The intricate web of data harvesting and sharing practices extends far beyond tech behemoths and data brokers. From e-commerce platforms we use to purchase goods, to the social media networks we interact with, to the streaming services we subscribe to, the collection, aggregation, and monetization of our personal information has become the norm rather than the exception.

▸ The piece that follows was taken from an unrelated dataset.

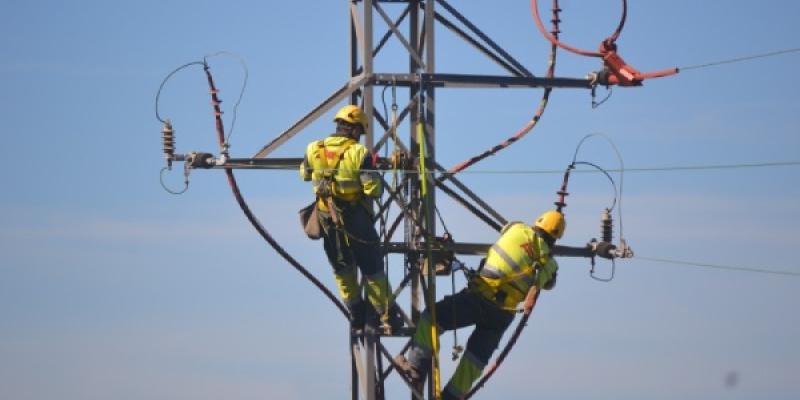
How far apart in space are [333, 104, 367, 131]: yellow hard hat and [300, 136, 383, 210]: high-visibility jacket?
8.4 inches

Each time we create an online account, stream a video, or make a purchase, we are generating a trail of digital breadcrumbs that can be leveraged for commercial gain. These breadcrumbs are not limited to the obvious pieces of information, such as our names, addresses, and contact details, but can also include our browsing histories, shopping preferences, social connections, and even our physical locations.

The sheer ubiquity of this data-driven ecosystem means that we must approach our digital interactions with a critical eye, scrutinizing the motives of companies and platforms we engage with. Privacy policies, often buried in legalese and opaque language, can provide valuable insights into the ways in which our personal information is being collected, used, and shared with third parties.

By taking the time to read and understand these policies, we can begin to make informed decisions about the level of trust we are willing to place in the various services and platforms we use. This heightened awareness and individual agency can, in turn, empower us to demand greater transparency, accountability, and user control over our personal data from the companies that seek to profit from it.

The Illusion of Control Over Our Personal Data

Privacy policies are often touted as safeguards for our personal information, but in reality, they frequently serve to obfuscate the true extent to which our data is collected, exploited, and shared without our meaningful consent. Behind the veneer of transparency, many technology companies have built business models that thrive on the commodification of our digital identities, because we are their product.

Take the case of Zoom, a video conferencing platform that surged in popularity during the pandemic. Zoom’s privacy policy claims to protect the “confidentiality” of user communications, touting its end-to-end encryption as a hallmark of its commitment to privacy. However, independent security researchers have repeatedly uncovered disturbing evidence that Zoom’s encryption is not as secure as advertised, and that the company engages in intrusive data collection and sharing practices that undermine user privacy.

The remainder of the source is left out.